TASKS TO PERFORM:
[1] Answer these questions about the forum discussion of umpire race and called pitches:
(a) According to Bhaakon, what don't you get grants for?
(b) About how many pitches does kcgard2 say a typical full-time batter sees in a season?
(c) Which three races of catchers does the first comment list?
[2] Write the next few sentences of the forum discussion about umpire race and called pitches, picking up right after its final sentence.
*** SELECTED EXCERPT
Feel free to read the rest but that seems quite hyperbolic

I’m not good at all the metrics presented but it would be great if someone could break this down into a metric that would be understood by the masses. Like “an average black batter will have 5 more strikes called against him than a white player over the course of the season”. Maybe it’s there but I couldn’t decipher it. If that number is 5, then ho-hum. If it’s 50 or 500, that’s interesting.

Finally, it doesn’t seem to account for the race of the catcher which one would think would be a huge variable. There are white, black and Hispanic catchers. It seems odd that a white ump would discriminate against a black pitcher/batter without regard to the race of the catcher. That’s a strange form of discrimination anyhow. You could even extend this to the manager as well.

   2. JJ1986 Posted: August 13, 2021 at 02:52 PM (#6034275)
There are white, black and Hispanic catchers.
Not for awhile.
   3. we all water; we all 57i66135 Posted: August 13, 2021 at 04:24 PM (#6034289)
Not for awhile.
whither charles johnson.
   4. winnipegwhip Posted: August 13, 2021 at 04:46 PM (#6034295)
Which way were the Derek Jeter at-bats measured?
   5. Bhaakon Posted: August 13, 2021 at 05:48 PM (#6034303)
The conclusions are pretty hyperbolic, because that's how scholars are often trained to write. You don't get grants for hedging. The actual effects appear real but minuscule and complicated in unexpected ways.
   6. gef the talking mongoose, peppery hostile Posted: August 13, 2021 at 06:47 PM (#6034309)
whither charles johnson.

Initially read that as "whiter Charles Johnson" ...
   7. kcgard2 Posted: August 13, 2021 at 06:48 PM (#6034310)
If that number is 5, then ho-hum. If it’s 50 or 500, that’s interesting.

Looking at balls that should have been strikes: 224K such pitches were thrown over 13 seasons when the umpire race matches batter race but not pitcher race (i.e., the times when the ump was "racially supporting a batter unfairly").
224K out of 3.4M pitches total means 6.6% of eligible pitches.
3.4M pitches in 12.5 seasons is 272K pitches per season.
Of which a single batter who gets 650 PAs in a season will see approximately 0.35%.
0.35% of 272K is 950 pitches.
6.6% of 910 is 63 pitches.

The typical batter, according to this study should see about 63 strikes called balls in his favor. However, he will also see about 87 balls called strikes in those same matchups, because umpires are much more likely to call a ball a strike than vice versa. So for the mythical "typical" batter playing a full season, he will have a net effect of 24 pitches to his disadvantage. However, please note this isn't the value due specifically to race, it's the value due to all factors combined.

The complicating factor is that most umpires are white, so white batters will benefit more than other batters. However, most pitchers are white also, leaving the real math of how this works out getting quite convoluted. For what it is worth, the typical full-time batter will see something like 2400 pitches in a season, so 1% of his (net) pitches will fall under the heading of unduly influenced, but note still, not by umpire race.
******
*** DATASET CONTENT
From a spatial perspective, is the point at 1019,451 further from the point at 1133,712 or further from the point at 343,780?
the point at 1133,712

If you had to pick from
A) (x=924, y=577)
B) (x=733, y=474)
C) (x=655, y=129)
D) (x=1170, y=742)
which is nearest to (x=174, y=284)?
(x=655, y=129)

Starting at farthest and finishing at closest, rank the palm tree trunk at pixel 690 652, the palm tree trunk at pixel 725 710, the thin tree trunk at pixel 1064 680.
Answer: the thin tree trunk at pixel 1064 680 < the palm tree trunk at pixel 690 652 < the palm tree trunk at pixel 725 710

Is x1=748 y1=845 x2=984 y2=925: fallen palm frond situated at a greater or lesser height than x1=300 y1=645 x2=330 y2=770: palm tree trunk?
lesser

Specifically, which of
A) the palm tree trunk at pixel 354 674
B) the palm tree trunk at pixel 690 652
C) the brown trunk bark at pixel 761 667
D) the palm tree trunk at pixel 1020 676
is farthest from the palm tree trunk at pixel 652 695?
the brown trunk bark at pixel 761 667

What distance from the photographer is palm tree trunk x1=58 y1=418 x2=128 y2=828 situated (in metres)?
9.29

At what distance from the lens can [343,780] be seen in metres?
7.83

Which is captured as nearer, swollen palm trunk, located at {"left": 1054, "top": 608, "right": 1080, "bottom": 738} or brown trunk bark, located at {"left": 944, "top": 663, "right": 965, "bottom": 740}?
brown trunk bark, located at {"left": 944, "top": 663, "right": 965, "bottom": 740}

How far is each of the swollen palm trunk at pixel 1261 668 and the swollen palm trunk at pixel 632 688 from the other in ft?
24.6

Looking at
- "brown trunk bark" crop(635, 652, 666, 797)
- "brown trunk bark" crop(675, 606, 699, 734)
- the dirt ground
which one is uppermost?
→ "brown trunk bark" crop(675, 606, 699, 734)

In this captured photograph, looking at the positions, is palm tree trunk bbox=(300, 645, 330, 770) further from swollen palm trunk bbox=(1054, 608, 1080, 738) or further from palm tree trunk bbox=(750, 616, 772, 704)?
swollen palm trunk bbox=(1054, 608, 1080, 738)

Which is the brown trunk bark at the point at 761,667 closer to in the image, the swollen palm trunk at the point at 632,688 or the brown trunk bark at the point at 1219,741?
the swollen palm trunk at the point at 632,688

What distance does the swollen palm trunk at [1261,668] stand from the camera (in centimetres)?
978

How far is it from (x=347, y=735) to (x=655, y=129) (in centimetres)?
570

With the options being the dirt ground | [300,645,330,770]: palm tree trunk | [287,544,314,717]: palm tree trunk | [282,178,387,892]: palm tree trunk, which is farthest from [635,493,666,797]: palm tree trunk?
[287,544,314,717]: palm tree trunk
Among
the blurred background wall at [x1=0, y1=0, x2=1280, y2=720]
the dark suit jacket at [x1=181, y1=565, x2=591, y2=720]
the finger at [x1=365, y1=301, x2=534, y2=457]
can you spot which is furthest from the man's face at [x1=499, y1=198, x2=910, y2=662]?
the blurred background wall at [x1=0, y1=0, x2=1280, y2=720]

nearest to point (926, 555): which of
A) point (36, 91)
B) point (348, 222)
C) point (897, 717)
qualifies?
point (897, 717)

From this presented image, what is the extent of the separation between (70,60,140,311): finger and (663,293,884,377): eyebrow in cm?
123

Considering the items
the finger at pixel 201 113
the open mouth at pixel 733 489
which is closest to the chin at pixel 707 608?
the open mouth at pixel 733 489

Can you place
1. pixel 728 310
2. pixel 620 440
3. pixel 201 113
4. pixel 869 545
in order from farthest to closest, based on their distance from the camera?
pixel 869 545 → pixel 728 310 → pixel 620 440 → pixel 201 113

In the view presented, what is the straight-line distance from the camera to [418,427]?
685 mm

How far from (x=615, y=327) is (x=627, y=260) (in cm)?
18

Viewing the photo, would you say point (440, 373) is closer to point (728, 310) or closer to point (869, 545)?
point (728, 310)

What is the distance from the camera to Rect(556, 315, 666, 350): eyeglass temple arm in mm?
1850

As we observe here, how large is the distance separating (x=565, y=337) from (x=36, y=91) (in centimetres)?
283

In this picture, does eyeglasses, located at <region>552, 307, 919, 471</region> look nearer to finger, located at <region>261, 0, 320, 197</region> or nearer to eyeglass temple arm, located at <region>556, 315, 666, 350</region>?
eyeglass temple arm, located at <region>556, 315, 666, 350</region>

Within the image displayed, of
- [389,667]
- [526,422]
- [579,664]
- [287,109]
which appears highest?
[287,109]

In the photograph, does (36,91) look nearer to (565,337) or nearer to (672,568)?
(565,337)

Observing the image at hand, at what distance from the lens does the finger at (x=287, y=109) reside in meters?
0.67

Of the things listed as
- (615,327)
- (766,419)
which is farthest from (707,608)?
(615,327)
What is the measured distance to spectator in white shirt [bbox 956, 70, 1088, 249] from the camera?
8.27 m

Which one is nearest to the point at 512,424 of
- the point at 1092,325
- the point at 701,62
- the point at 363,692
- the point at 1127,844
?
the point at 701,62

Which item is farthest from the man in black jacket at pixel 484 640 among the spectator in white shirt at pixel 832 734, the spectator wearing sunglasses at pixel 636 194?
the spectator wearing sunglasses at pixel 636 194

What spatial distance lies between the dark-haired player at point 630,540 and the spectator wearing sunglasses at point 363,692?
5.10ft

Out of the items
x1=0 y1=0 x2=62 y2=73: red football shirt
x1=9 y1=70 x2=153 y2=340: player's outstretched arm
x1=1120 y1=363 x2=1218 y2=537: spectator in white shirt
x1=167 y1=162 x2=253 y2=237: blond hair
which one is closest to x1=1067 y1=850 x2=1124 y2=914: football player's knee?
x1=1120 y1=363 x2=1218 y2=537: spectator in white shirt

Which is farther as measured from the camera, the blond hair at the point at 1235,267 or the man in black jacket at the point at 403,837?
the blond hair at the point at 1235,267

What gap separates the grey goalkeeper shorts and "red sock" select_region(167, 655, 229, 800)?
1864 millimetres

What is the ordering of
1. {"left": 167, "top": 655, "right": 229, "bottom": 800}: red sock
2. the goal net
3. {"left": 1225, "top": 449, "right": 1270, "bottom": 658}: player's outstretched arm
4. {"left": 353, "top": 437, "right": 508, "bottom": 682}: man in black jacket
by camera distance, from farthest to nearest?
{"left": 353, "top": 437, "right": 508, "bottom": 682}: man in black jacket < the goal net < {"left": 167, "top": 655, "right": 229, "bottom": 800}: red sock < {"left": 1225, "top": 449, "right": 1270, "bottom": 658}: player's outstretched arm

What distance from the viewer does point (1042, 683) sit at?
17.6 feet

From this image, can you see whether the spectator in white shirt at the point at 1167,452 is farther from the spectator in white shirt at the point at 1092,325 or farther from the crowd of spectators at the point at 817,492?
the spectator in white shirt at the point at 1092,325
******
RESPONSES TO THE EXERCISE:
[1]
(a) Hedging.
(b) Something like 2400.
(c) White, black, and Hispanic.

[2]
Another way to examine, using 2400 pitches as the full-time player amount. Only called strikes/balls are eligible for this bias, which puts the typical player around 945 eligible pitches. The effect of umpire race matching batter race is 0.0032: for every called pitch, 0.3% of them will result in an unfair ball in favor of the batter due to this race effect. 945 eligible pitches = 3 extra balls that should have been strikes due to race, however, matching the pitcher race as well removes 1.5 of those, so 1.5 net on the batter side. For the pitchers getting an unfair strike, the effect is almost identical: 0.0032 for 3 extra strikes, but matching the batter race takes away 2.5 of them, for a net loss here to batters of 0.5 pitches. Total net for batters, combining the two models = 1 pitch per season in their favor, due to race. Keep in mind this is for a mythical typical player, whose likelihood of facing a pitcher of the same race is equal to his likelihood of facing a pitcher of opposite race, and his likelihood of having an umpire of same race is equal to likelihood of umpire of opposite race. So for white batters, the effect is probably more like 3-4 pitches a year due to sharing race with umpire, and black batters the effect is probably like -4 pitches per year due to race, ignoring the contradictory effect of white umpires favoring non-white pitchers discussed below.

Whew, take a breath before we move on.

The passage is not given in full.